Ancak gerçekler geçmiş krizlere nazaran sosyal boyutları daha çarpıcı olan dahası henüz finansal aşaması yaşanmamış olan bir sürecin içinden geçtiğimizi gösteriyor.

İşte 2001 krizi ile bugünün karşılaştırması:

19 YIL ÖNCEKİ KRİZ EKONOMİKTİ

2001 Şubat krizinden 1 yıl sonra

İşsiz sayısı: 2 milyon 689 bin

İşsizlik oranı: yüzde 10,6

İşsiz sayısındaki artış: 996 bin kişi

1 yıldan uzun süredir iş arayan sayısı: 429 bin

Türkiye İstatistik Kurumu’nun (TÜİK) o dönemki adı olan Devlet İstatistik Enstitüsü (DİE), 2001 yılında Türkiye’de işsizler ordusuna 996 bin kişinin daha katıldığını ve işsizlik oranının yüzde 6,3’ten yüzde 10,6’ya yükseldiğini açıkladı. 2000 yılı sonunda 1 milyon 409 bin olan işsiz sayısı 2001 yılı sonunda 2 milyon 404 bine yükseldi. 2002 sonunda ise işsiz sayısı 2 milyon 689 bini buldu. Bu işsizlerin 429 bini 1 yıldan uzun süredir iş arayıp bulamayanlardan oluşuyordu. Başka bir deyişle 2001 krizinin ardından geçen bir buçuk yılın sonunda işsizlerin yüzde 15,9’u 1 yıldan uzun süredir iş arıyordu.

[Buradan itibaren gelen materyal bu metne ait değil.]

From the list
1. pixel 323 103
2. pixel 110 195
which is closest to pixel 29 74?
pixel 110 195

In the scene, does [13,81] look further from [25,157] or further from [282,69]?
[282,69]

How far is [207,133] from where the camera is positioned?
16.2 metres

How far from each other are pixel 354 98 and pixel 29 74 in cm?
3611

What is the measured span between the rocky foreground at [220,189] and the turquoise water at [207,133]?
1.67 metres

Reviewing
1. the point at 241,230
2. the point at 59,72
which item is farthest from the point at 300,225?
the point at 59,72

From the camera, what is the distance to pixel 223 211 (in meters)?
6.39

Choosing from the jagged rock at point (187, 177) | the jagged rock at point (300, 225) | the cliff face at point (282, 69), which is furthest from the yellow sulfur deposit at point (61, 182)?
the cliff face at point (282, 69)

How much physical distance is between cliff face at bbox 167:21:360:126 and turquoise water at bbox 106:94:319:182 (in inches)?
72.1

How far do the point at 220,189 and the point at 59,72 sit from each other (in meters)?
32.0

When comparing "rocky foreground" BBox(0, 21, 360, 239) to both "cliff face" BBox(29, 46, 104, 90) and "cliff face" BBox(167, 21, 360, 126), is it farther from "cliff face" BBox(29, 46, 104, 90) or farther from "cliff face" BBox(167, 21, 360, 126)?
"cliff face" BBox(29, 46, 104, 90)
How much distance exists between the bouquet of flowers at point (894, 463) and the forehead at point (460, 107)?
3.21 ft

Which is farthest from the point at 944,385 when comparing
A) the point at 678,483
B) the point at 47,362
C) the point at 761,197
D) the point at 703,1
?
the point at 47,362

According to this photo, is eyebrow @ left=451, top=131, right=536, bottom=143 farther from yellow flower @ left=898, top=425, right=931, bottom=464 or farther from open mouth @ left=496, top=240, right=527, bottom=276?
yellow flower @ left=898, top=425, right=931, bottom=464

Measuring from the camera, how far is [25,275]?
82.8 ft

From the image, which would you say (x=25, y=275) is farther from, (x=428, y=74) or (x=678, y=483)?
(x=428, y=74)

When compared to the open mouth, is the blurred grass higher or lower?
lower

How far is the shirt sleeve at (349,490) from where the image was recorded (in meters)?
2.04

2001 Şubat krizinden 1 yıl sonra

Türkiye’nin toplam dış borcu: 123 milyar dolar

Halkın bankalara tüketici kredisi borcu: 1,2 milyar dolar

Bireysel kredi kartı borcu: 2,7 milyar dolar

Türkiye’de yurttaşlar tüketmek için borç almayı AKP döneminde öğrendi. Bir yandan kredi kartları bir yandan taşıt, konut ihtiyaç gibi banka kredileri bu dönemde yaygınlık kazandı. Bu nedenle 2001 krizine tüketicilerden ziyade devlet borçluluğu damga vurmuştu. AKP’nin iktidara geldiği 2002 Kasım ayında halkın bankalara olan tüketici kredisi borcu toplamı 1,2 milyar dolar seviyesindeyken, bireysel kredi kartı borcu toplamı ise 2,7 milyar dolardı.

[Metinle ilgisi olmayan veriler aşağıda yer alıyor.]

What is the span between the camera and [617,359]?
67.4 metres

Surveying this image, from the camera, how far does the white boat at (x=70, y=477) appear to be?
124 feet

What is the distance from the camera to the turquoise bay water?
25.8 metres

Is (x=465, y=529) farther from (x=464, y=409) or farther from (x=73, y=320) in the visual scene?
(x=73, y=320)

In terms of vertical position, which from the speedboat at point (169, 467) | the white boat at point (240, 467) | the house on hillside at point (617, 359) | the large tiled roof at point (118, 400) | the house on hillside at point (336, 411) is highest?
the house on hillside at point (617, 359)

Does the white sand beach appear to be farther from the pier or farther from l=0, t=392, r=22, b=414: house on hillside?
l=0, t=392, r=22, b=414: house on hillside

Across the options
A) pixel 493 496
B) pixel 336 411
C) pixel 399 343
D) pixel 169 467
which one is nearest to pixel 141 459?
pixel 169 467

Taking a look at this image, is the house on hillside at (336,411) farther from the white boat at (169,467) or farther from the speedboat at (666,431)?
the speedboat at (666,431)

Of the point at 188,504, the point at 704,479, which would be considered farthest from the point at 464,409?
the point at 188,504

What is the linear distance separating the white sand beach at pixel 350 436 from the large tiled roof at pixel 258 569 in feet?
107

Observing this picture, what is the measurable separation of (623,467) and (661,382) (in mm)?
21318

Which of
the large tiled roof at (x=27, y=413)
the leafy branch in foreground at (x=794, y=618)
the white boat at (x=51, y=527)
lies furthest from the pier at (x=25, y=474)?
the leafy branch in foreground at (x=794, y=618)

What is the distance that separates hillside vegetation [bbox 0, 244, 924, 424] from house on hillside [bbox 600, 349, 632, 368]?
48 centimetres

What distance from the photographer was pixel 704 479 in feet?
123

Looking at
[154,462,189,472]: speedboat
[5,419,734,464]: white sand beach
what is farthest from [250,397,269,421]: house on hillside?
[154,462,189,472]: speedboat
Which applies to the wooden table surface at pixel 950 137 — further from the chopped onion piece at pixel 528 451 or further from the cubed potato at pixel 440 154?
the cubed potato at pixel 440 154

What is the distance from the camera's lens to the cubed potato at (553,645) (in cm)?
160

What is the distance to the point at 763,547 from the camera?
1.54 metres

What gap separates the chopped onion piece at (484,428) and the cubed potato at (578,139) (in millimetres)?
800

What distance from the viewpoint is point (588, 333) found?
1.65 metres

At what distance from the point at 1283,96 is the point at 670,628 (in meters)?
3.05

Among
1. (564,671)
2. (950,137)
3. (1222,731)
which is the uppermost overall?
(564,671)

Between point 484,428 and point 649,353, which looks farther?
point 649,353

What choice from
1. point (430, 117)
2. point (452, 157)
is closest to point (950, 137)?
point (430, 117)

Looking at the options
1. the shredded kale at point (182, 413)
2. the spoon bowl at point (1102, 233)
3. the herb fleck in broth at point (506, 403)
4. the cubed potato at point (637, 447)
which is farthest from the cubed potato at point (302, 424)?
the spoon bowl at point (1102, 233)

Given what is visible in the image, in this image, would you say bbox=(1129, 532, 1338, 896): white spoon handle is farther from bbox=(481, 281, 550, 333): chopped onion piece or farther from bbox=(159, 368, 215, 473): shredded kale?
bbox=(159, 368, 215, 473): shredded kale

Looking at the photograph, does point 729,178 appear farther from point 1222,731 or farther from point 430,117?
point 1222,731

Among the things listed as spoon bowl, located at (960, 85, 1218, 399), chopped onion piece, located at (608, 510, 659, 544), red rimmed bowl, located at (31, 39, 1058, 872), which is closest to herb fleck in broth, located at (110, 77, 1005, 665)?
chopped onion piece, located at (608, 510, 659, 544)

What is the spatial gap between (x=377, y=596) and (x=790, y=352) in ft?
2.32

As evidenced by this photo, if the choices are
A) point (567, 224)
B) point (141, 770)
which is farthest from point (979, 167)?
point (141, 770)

BUGÜNKÜ KRİZ SOSYAL VE EKONOMİK

2018 Kur şokundan 1 yıl sonra

İşsiz sayısı: 4 milyon 642 bin

İşsizlik oranı: yüzde 14

İşsiz sayısındaki artış: 972 bin

1 yıldan uzun süredir iş arayan sayısı: 1 milyon 133 bin kişi

2018’in yazında patlak veren ve “Rahip Brunson Krizi” olarak küçümsenen kur şoku ekonomiyi allak bullak etti. Borç krizi faizlerin de yükselmesiyle beraber yatırımları bitirdi. Hükümet faizleri düşürerek yatırımların önünü açmak istese de düşen faizler yatırımları değil tüketici borçluluğunu artırdı.

Kur şokunun patlak verdiği 2018 Ağustos ayında işsiz sayısı 3 milyon 670 bin iken şokun ardından geçen 1 yılın sonunda işsiz sayısı 972 bin artarak 4 milyon 642 bin oldu. İşsizlerin 1 milyon 133 bini 1 yıldan uzun süredir işsiz. Başka bir hesapla 2018 ağustosta patlak veren kur şokunun ardından geçen 1 yılın sonunda işsizlerin yüzde 24,4’ü 1 yıldan uzun süredir iş arıyor.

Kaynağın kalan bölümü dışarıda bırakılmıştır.